Tião

Personal information
- Full name: Sebastião Rocha
- Date of birth: 14 September 1941
- Place of birth: Rio de Janeiro, Brazil
- Date of death: 12 April 1984 (aged 42)
- Place of death: Rio de Janeiro, Brazil
- Height: 1.70 m (5 ft 7 in)
- Position: Left winger

Youth career
- Flamengo

Senior career*
- Years: Team / Apps / (Gls)
- 1961–1962: Cruzeiro
- 1962–1965: Siderúrgica
- 1965: Flamengo / 4 / (0)
- 1965–1966: Vasco da Gama
- 1966: Siderúrgica
- 1966–1972: Atlético Mineiro / 283 / (32)
- 1972–1974: América Mineiro / 32 / (2)

International career
- 1968: Brazil / 1 / (0)

= Tião (footballer, born 1941) =

Brazilian footballer

Sebastião Rocha (14 September 1941 – 12 April 1984), better known as Tião, was a Brazilian professional footballer who played as a left winger.

==Career==

Born in the Botafogo neighborhood, Rio de Janeiro, Tião began his career in Flamengo's youth sectors. Slight, even abandoned football when in 1961 he was invited by a Cruzeiro director to restart his career. He played little for Cruzeiro, being transferred to EC Siderúrgica de Sabará, where in 1964, he was part of the state champion squad. He returned to Rio de Janeiro with Flamengo, but again, little used, he quickly ended up moving to Vasco. At the end of 1966 he was hired by Atlético Mineiro, where he was Brazilian champion in 1971. He ended his career at América Mineiro in 1974.

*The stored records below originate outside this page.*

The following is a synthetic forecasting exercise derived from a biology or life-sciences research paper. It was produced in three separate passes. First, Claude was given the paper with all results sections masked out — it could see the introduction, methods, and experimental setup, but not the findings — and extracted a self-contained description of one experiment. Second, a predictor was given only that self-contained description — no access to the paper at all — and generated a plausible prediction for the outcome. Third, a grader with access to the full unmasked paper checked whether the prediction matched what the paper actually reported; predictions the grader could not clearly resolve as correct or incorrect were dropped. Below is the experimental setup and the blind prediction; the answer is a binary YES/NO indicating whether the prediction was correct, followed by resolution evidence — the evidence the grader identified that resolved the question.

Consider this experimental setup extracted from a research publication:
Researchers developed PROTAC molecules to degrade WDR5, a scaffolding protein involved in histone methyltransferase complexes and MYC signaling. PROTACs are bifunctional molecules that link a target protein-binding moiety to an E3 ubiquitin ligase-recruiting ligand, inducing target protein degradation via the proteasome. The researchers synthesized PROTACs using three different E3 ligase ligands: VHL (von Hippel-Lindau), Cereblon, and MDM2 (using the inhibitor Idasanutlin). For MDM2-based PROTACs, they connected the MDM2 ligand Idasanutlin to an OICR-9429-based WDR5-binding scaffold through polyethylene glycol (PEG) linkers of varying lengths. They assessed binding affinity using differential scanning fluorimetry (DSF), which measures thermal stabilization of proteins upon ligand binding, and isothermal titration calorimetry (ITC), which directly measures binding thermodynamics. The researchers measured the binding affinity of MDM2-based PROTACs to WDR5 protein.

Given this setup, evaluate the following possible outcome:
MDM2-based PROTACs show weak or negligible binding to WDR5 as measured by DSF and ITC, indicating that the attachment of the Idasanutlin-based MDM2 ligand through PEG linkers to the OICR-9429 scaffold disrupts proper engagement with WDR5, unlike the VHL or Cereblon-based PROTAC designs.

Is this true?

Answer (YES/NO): YES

Also played a match for the Brazil national team, against Yugoslavia in 1968.

==Honours==

- Siderúrgica
- Campeonato Mineiro: 1964

- Vasco da Gama
- Torneio Rio-São Paulo: 1966 (shared)

- Atlético Mineiro
- Campeonato Brasileiro: 1971
- Campeonato Mineiro: 1970

==Death==

Tião died murdered in the city of Rio de Janeiro, on 12 April 1984.